Start of Data for the task
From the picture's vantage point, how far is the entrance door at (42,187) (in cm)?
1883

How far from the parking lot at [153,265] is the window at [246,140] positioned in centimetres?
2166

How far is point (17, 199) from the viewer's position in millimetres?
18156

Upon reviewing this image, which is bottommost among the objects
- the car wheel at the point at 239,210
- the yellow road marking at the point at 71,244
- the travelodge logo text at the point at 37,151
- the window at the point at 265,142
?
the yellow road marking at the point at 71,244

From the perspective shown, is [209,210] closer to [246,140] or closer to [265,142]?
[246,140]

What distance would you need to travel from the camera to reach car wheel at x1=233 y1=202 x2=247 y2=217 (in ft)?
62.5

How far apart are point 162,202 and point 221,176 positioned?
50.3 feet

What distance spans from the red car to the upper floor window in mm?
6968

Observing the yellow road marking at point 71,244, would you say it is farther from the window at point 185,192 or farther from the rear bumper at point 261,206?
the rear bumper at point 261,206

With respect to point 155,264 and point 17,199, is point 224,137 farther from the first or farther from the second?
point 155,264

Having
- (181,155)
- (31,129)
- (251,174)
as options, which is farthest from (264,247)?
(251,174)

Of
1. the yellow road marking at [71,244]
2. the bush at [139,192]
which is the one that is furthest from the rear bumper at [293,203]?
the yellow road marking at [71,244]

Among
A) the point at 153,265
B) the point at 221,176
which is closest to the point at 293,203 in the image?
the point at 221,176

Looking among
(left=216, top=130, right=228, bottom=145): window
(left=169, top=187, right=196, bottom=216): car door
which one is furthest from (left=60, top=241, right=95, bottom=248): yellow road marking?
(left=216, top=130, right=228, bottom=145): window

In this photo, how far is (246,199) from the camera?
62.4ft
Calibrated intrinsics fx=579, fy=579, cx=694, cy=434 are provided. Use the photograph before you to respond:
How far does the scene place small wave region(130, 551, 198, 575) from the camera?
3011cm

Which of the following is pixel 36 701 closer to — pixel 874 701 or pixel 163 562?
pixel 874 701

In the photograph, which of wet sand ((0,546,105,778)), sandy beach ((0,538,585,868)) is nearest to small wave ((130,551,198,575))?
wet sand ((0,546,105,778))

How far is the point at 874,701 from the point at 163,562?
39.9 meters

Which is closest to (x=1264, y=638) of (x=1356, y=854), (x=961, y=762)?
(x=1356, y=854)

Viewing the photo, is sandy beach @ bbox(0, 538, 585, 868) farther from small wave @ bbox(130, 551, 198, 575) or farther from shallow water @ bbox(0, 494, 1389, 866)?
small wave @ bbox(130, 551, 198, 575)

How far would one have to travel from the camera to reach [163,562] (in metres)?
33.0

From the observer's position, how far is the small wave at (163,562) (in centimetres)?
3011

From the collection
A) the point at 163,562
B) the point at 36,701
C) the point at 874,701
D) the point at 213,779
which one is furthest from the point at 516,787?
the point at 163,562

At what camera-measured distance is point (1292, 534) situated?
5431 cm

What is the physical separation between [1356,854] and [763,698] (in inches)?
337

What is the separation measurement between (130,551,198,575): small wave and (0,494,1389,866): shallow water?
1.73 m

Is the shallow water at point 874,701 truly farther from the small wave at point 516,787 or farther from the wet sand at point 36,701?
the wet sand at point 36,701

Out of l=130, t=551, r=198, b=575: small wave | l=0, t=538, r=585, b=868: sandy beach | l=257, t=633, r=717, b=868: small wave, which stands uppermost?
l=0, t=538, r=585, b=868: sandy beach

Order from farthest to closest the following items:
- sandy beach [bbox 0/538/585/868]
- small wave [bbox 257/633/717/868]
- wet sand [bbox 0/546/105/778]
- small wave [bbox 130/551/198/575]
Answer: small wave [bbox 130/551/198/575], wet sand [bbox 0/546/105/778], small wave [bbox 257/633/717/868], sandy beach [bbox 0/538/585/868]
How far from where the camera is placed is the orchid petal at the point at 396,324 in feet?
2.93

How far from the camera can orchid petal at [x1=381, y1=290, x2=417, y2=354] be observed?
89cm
End of Data for the task
Reproduce every row above word for word, keeping each line as it stands.

From the picture's vantage point, how far is the entrance door at (42,187) (in cm)?
1883

How far from the parking lot at [153,265] is the window at [246,140] positioned in centimetres?
2166

How far is point (17, 199) from the viewer's position in millimetres?
18156

Upon reviewing this image, which is bottommost among the objects
- the car wheel at the point at 239,210
- the yellow road marking at the point at 71,244
- the travelodge logo text at the point at 37,151
- the window at the point at 265,142
?
the yellow road marking at the point at 71,244

From the perspective shown, is [209,210] closer to [246,140] or closer to [265,142]?
[246,140]

What distance would you need to travel from the camera to reach car wheel at x1=233 y1=202 x2=247 y2=217 (in ft)?
62.5

How far apart are point 162,202 and point 221,176 positioned?
50.3 feet

What distance spans from the red car to the upper floor window in mm?
6968

Observing the yellow road marking at point 71,244, would you say it is farther from the window at point 185,192 or farther from the rear bumper at point 261,206?
the rear bumper at point 261,206

With respect to point 155,264 and point 17,199, is point 224,137 farther from the first or farther from the second?
point 155,264

Having
- (181,155)
- (31,129)
- (251,174)
as options, which is farthest from (264,247)?
(251,174)

Of
1. the yellow road marking at [71,244]
2. the bush at [139,192]
which is the one that is furthest from the rear bumper at [293,203]?
the yellow road marking at [71,244]

Among
A) the point at 153,265
B) the point at 221,176
which is closest to the point at 293,203 in the image?
the point at 221,176

Looking among
(left=216, top=130, right=228, bottom=145): window
(left=169, top=187, right=196, bottom=216): car door
which one is furthest from (left=60, top=241, right=95, bottom=248): yellow road marking?
(left=216, top=130, right=228, bottom=145): window

In this photo, how far is (246,199) from the camera?
62.4ft
Calibrated intrinsics fx=579, fy=579, cx=694, cy=434 are provided. Use the photograph before you to respond:
How far does the scene place small wave region(130, 551, 198, 575) from the camera?
3011cm

Which of the following is pixel 36 701 closer to — pixel 874 701 or pixel 163 562?
pixel 874 701

In the photograph, which of wet sand ((0,546,105,778)), sandy beach ((0,538,585,868)) is nearest to small wave ((130,551,198,575))?
wet sand ((0,546,105,778))

How far is the point at 874,701 from the point at 163,562?
39.9 meters

Which is closest to (x=1264, y=638) of (x=1356, y=854), (x=961, y=762)?
(x=1356, y=854)

Viewing the photo, is sandy beach @ bbox(0, 538, 585, 868) farther from small wave @ bbox(130, 551, 198, 575) or farther from shallow water @ bbox(0, 494, 1389, 866)?
small wave @ bbox(130, 551, 198, 575)

How far would one have to travel from the camera to reach [163,562] (in metres)?
33.0

From the observer's position, how far is the small wave at (163,562) (in centimetres)?
3011

From the collection
A) the point at 163,562
B) the point at 36,701
C) the point at 874,701
D) the point at 213,779
which one is furthest from the point at 516,787?
the point at 163,562

At what camera-measured distance is point (1292, 534) situated?
5431 cm

What is the physical separation between [1356,854] and [763,698] (in inches)?
337

What is the separation measurement between (130,551,198,575): small wave and (0,494,1389,866): shallow water?
1.73 m

Is the shallow water at point 874,701 truly farther from the small wave at point 516,787 or farther from the wet sand at point 36,701?
the wet sand at point 36,701

Out of l=130, t=551, r=198, b=575: small wave | l=0, t=538, r=585, b=868: sandy beach | l=257, t=633, r=717, b=868: small wave, which stands uppermost?
l=0, t=538, r=585, b=868: sandy beach

Order from farthest to closest the following items:
- sandy beach [bbox 0/538/585/868]
- small wave [bbox 257/633/717/868]
- wet sand [bbox 0/546/105/778]
- small wave [bbox 130/551/198/575]
Answer: small wave [bbox 130/551/198/575], wet sand [bbox 0/546/105/778], small wave [bbox 257/633/717/868], sandy beach [bbox 0/538/585/868]
How far from where the camera is placed is the orchid petal at the point at 396,324 in feet?
2.93

How far from the camera can orchid petal at [x1=381, y1=290, x2=417, y2=354] be observed?
89cm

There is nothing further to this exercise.